3, by sodium silicate extracting solution under ultrasonic or stirring condition with organic acid for adjusting pH to neutral, sucking filtration, washing, freezing
It is dried, obtains silicon dioxide.
In above-mentioned steps 1, the flyash after preferably grinding activation mixes for 1:2~3 in mass ratio with organic acid, room temperature
React 1 hour, the preferred glacial acetic acid of described organic acid.
In above-mentioned steps 2, preferably by sodium hydrate aqueous solution that acid leaching residue and mass fraction are 15% in mass ratio for 1:4
~5 mixing, 100 DEG C react 2 hours.
The present invention has continued conventional traditional acid and alkali combination method and has extracted the thinking of silicon dioxide, but breaches and uses nothing always
Machine strong acid carrys out the thinking of acidleach flyash under the high temperature conditions, uses common and cost is relatively low, the organic acid of safety non-toxic evil comes
Replace inorganic acid and reach same purpose, in conjunction with inorganic base NaOH and combine the conditions such as ultrasonic wave added and extract high-purity
Silica product, started extract silicon dioxide new thought, compared with prior art, the present invention has following excellent
Point:
1, the present invention uses the higher gentle moderate strength organic acid of etch factor very lower security coefficient, and acidleach condition is simple
Gentle need to be carried out at normal temperatures;The concentration of the molten sodium hydroxide used of alkali is relatively low, and only needs 100 DEG C to heat;Obtain
Sodium silicate extracting solution to generate acid solution step molten with acid used by silica gel consistent, the material making input is the fewest, and sodium silicate
Extracting solution is made without carbon and divides except complex processes such as ferrum, it is not required that carries out the causticization after carbon divides and processes, breaches and carried in the past
During taking, carbon grades complex process, it is not necessary to introduce the most more material and equipment, the most simpler easy behaviour of whole process
Make.
2, the silica product purity that the present invention extracts is the highest, and productivity is the highest, and product quality is very light, and granularity is relatively
Very thin for uniform and granule, whole technical process is simple, and temperature-controllable is invested little, low cost, does not discharge any poisonous and hazardous
Material, and discharging of waste liquid amount is little.

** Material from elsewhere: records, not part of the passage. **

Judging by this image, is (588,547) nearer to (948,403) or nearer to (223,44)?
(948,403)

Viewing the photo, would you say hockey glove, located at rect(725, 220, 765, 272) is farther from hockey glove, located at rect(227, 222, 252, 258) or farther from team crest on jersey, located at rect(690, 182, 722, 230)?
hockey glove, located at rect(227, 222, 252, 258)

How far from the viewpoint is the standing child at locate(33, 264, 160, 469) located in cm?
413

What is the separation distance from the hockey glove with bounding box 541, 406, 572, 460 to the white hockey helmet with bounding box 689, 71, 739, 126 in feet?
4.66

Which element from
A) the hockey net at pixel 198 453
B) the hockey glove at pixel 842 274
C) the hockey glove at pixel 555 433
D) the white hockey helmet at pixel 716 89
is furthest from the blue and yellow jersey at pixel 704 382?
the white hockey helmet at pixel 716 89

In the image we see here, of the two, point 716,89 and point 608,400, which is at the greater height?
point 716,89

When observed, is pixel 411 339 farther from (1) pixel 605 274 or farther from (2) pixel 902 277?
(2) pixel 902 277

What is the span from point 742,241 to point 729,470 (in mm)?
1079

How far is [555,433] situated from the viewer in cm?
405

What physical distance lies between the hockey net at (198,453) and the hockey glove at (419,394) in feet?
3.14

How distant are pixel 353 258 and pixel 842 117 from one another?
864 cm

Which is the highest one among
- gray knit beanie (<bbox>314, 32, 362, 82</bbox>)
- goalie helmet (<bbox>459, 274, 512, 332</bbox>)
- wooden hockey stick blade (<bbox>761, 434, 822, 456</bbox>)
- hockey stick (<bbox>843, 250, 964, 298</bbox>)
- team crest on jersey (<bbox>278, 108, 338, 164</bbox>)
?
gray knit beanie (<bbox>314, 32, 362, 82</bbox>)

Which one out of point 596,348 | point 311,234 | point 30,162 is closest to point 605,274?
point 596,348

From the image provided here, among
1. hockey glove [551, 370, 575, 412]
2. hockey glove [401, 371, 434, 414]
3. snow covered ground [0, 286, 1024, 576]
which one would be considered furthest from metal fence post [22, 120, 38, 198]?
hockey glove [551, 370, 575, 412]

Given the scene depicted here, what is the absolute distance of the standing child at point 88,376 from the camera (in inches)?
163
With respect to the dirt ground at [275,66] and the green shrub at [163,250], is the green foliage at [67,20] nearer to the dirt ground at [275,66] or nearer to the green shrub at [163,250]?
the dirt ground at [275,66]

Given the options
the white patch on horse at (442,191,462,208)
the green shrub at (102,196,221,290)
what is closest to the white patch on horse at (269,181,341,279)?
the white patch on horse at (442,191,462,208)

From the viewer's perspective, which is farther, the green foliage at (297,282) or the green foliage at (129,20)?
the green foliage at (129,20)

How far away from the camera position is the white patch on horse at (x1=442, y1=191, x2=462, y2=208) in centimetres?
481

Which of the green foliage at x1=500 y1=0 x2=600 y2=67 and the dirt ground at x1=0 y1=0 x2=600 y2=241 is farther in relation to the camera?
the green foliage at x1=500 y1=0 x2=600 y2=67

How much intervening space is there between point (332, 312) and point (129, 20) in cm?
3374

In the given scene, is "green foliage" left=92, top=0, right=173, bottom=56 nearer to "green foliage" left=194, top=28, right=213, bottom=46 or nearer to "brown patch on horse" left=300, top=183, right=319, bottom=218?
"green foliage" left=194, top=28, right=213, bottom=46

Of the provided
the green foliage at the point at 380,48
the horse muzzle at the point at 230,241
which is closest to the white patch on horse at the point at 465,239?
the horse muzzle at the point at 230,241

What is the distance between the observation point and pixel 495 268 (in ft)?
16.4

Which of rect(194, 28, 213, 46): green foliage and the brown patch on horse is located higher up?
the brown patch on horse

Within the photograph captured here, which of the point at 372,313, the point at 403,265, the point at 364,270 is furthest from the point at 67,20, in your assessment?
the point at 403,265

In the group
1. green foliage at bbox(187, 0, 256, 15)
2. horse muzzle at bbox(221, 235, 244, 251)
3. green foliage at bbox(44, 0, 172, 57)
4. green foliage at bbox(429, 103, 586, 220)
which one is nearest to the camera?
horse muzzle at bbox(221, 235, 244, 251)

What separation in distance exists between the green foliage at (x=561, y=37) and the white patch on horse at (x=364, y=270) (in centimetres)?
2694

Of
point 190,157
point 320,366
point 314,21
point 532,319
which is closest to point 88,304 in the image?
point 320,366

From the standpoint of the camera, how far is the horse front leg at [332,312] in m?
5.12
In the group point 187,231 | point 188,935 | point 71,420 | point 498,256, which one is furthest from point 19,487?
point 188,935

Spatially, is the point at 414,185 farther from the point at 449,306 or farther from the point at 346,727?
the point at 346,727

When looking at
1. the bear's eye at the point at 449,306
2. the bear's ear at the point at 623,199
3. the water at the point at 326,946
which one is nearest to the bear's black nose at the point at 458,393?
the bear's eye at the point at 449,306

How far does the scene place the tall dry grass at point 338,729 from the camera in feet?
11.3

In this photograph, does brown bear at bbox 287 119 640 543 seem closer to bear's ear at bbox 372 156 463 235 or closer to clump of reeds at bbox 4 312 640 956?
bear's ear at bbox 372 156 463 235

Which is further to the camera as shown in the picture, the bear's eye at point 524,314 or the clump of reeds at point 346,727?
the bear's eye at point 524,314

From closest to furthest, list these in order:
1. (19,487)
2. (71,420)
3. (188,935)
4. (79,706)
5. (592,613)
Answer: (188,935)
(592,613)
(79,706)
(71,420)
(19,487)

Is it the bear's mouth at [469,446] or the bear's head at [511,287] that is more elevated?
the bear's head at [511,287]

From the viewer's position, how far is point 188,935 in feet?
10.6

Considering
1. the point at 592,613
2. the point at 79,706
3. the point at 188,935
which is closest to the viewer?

3, the present invention adequately achieves the comprehensive resources utilizationization of flyash, greatly reduces silica alumina ratio, it is achieved that silicon
Efficiently separating of aluminum, improves value-added content of product, the adsorption bleaching being applied to dyestuff that gained silicon dioxide can be fabulous, surplus
Remaining high residue of aluminum can also carry out the purification of aluminum further or be applied to other field, as, in terms of the buildings such as pottery, being
The flyash of one great prospect becomes more meticulous comprehensive utilization industrialization method.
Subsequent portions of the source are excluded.